Wednesday 2 de December, 2020

Argentina increíble – Un carnicero de Moreno decidió congelar los precios hasta agotar su stock: «si compré barato, no voy a vender caro» decidió

Para Ricardo el dólar se estancó en $26,99. Es el dueño de una carnicería ubicada en Rubén Darío 158 que trabaja en el rubro desde hace 50 años. Está dispuesto a no aumentar la mercadería hasta que venda los miles de kilos que almacena en la cámara frigorífica de su local, adquiridos con la paridad cambiaria de hace dos meses atrás.

No está loco ni perdió noción del tiempo y el espacio. Ricardo es un comerciante de 67 años con los pies sobre la tierra que a diferencia del argentino medio no especula, no remarca ‘por las dudas’ ni calcula qué valor tendrá el dólar en el futuro. Simplemente es un carnicero que procura aliviar el bolsillo de los vecinos de su barrio.

Se autodefine con humildad: «soy un granito de arena en medio del Océano Atlántico; quise que mis clientes sepan que, a pesar de la suba generalizada de precios, voy a seguir vendiendo la carne al valor actual».

A diferencia de las carteleras de la city porteña que se actualizan a cada minuto, el pizarrón de la puerta de su comercio tiene estampado a fuego -con tiza blanca- que un dólar es igual a $26.99 y agrega “acá siguen todos los precios igual”.

El pizarrón no se borra: seguirá anunciando que en la carnicería de Ricardo, el precio de la carne no se toca.
El pizarrón no se borra: seguirá anunciando que en la carnicería de Ricardo el precio de la carne no se toca.

La ecuación que hace Ricardo es llana: «mi idea es mantenerle el precio a los miles de kilos de carne que tengo. Una vez que se haya vendido todo, veré de actualizarlo, pero por ahora, no», explicó. «Mucha gente me dice que yo pierdo. Pierdo una sola vez. ¿Qué pasa con toda la gente que pierde todos los días? Si yo compré la carne barata, también voy a venderla barata».

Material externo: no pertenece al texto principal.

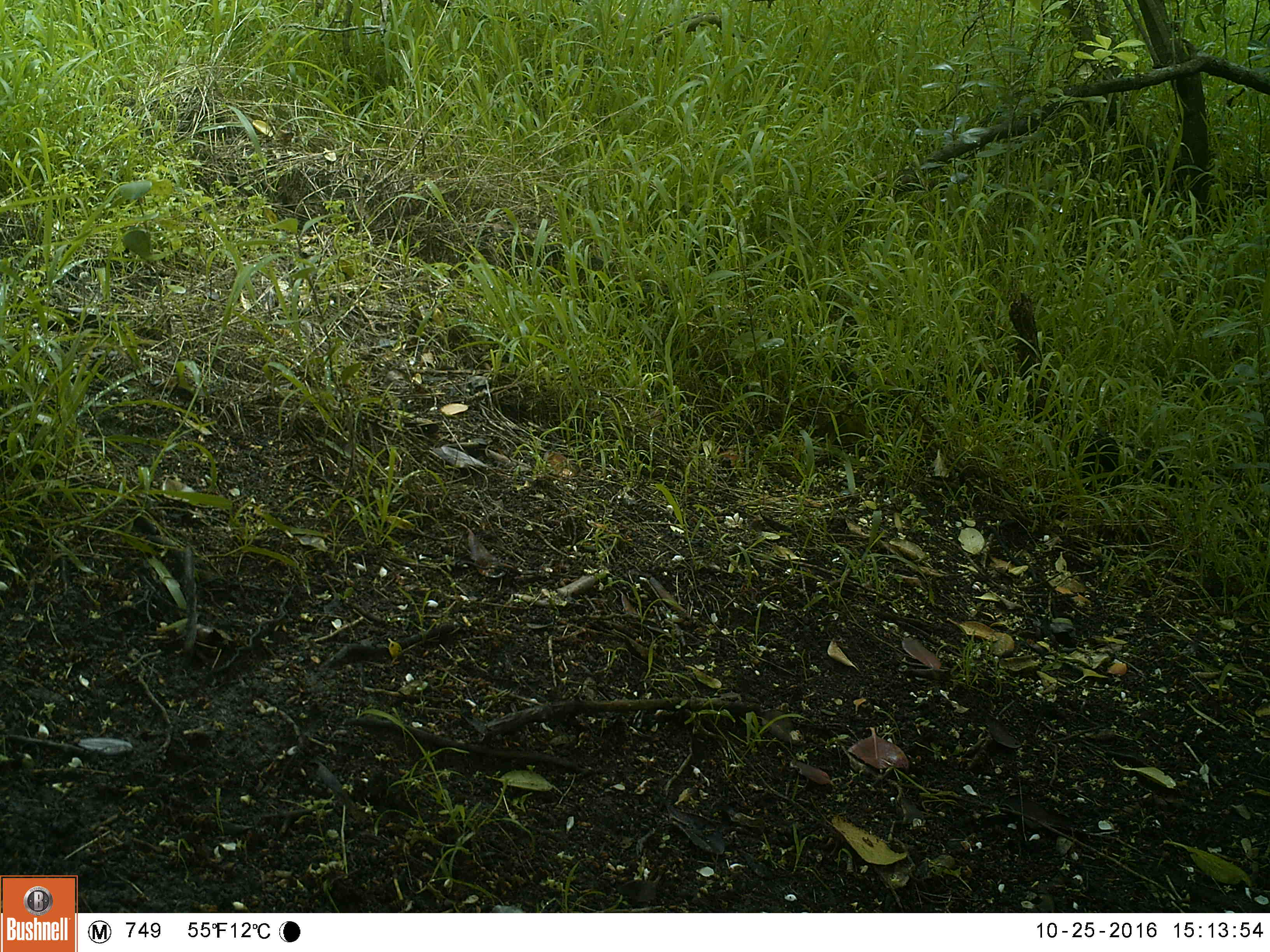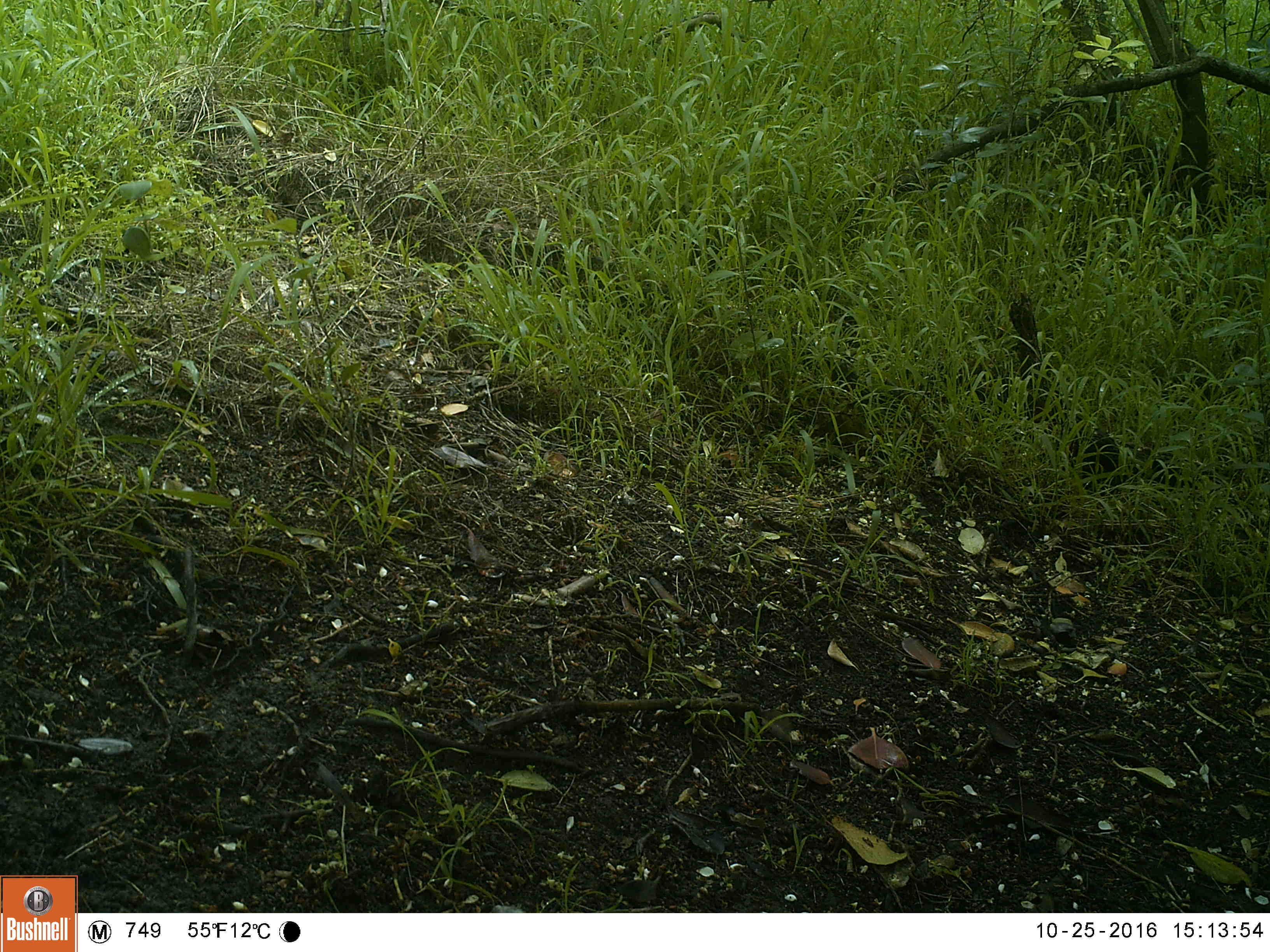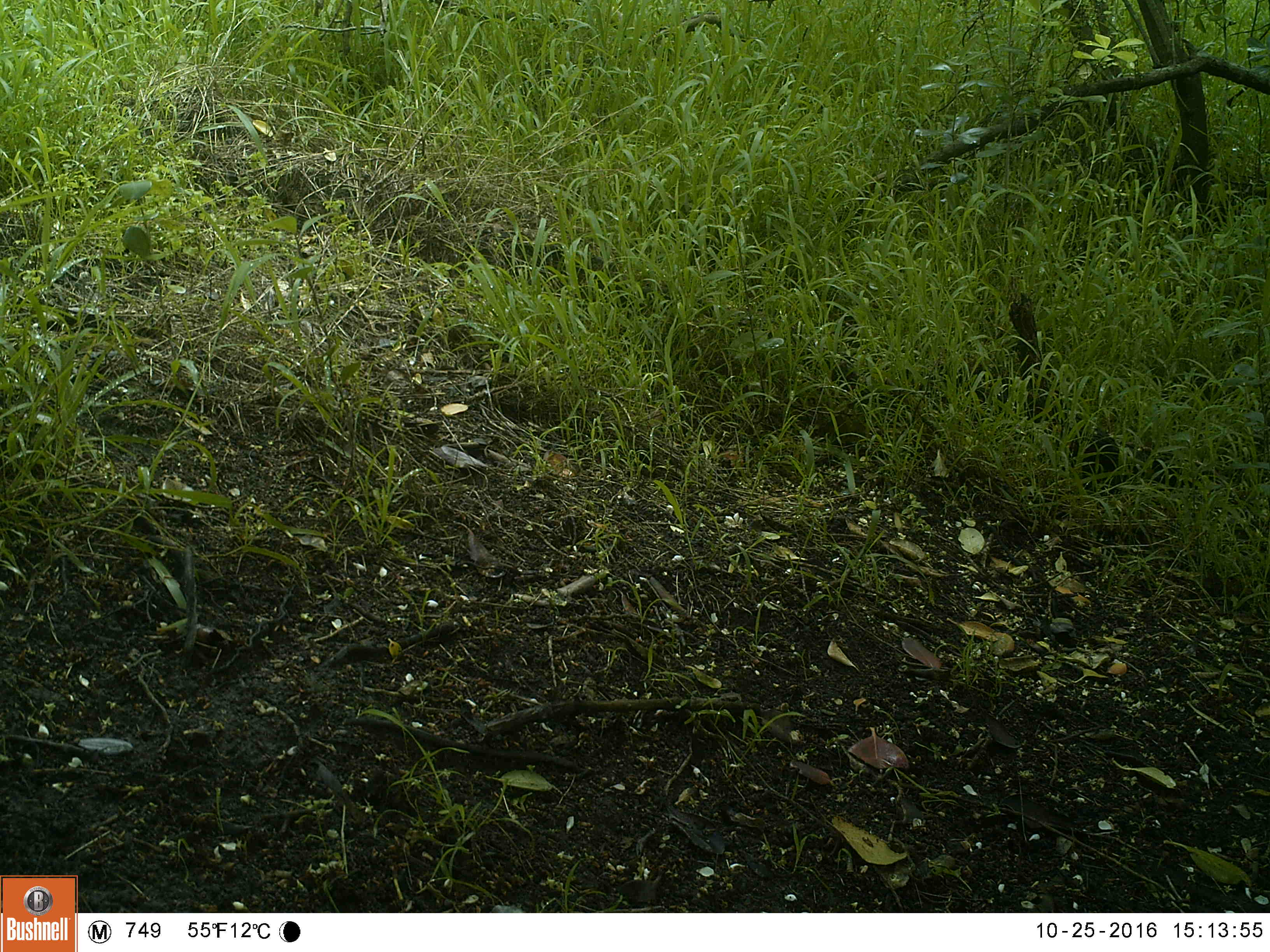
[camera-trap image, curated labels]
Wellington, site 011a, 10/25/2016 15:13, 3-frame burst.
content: no animal present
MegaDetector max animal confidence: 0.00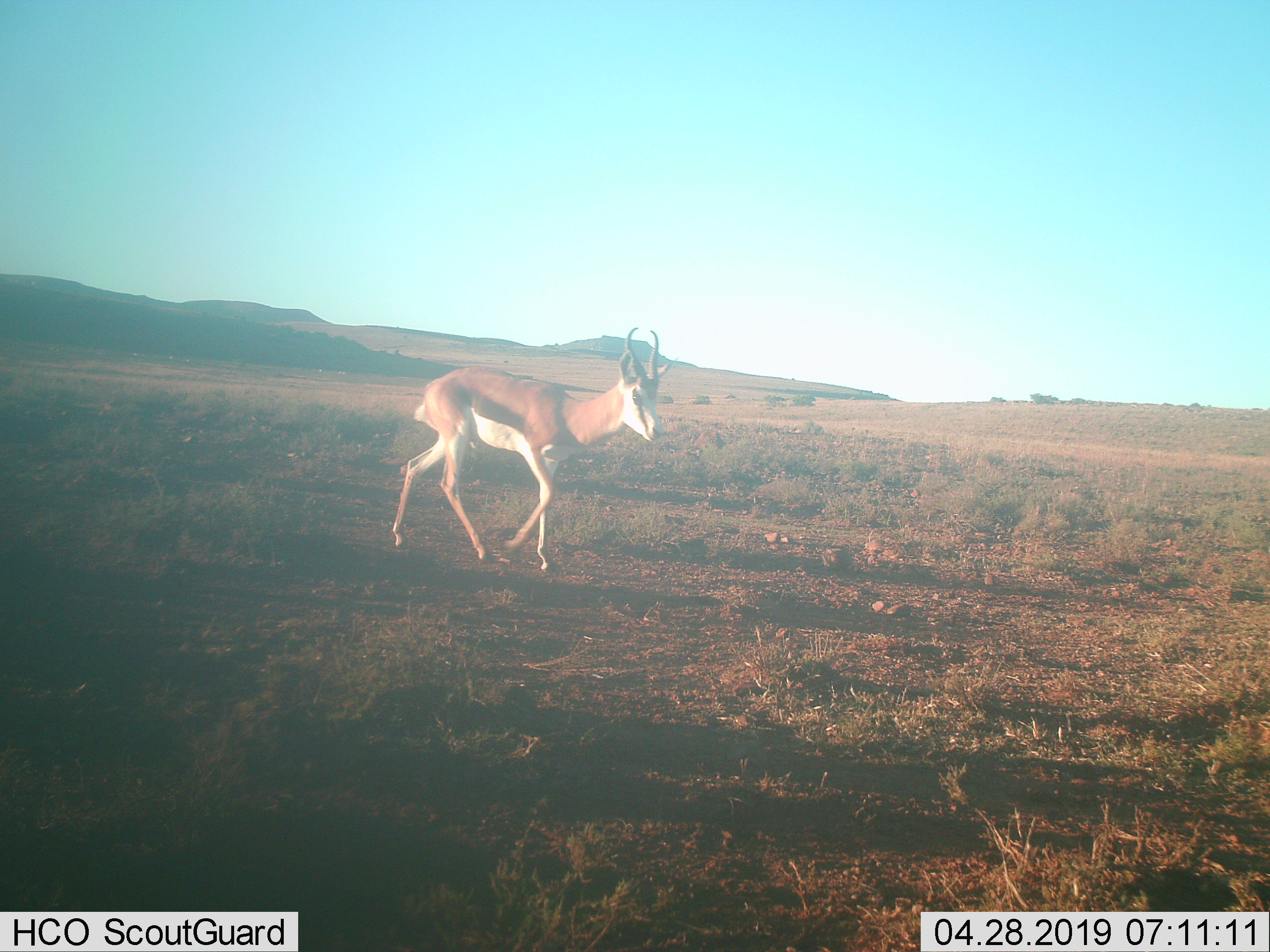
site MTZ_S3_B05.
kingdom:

La carnicería de Ricardo está ubicada en la calle Rubén Darío 158 en la localidad de Moreno. Todos los días sube la persiana para trabajar junto a su hijo y atender a su nutrida clientela con la mejor disposición. Como es de suponer, sus vecinos ya lo conocen y confían plenamente en él, que se encarga de aclarar que la suya no es una actitud altruista, sino que se trata simplemente de una forma que encontró para “agradecerle a todos los vecinos que hace tantos años me dan de comer a mí», relató el carnicero.

En cuanto a la escalada de precios, con el instinto propio de un hombre que conoce su ‘metier’ señaló que «por el momento no hay indicios de que aumente la carne», aunque reconoció que «la suba del combustible seguramente incida en el precio». De todos modos Ricardo sigue firme en sus convicciones y nadie parece poder correrlo ni un centímetro de allí: «en los momentos malos hay que pensar un poco más en la gente que te ayudó durante tantos años y no tanto en uno mismo», concluyó. Todo un ejemplo.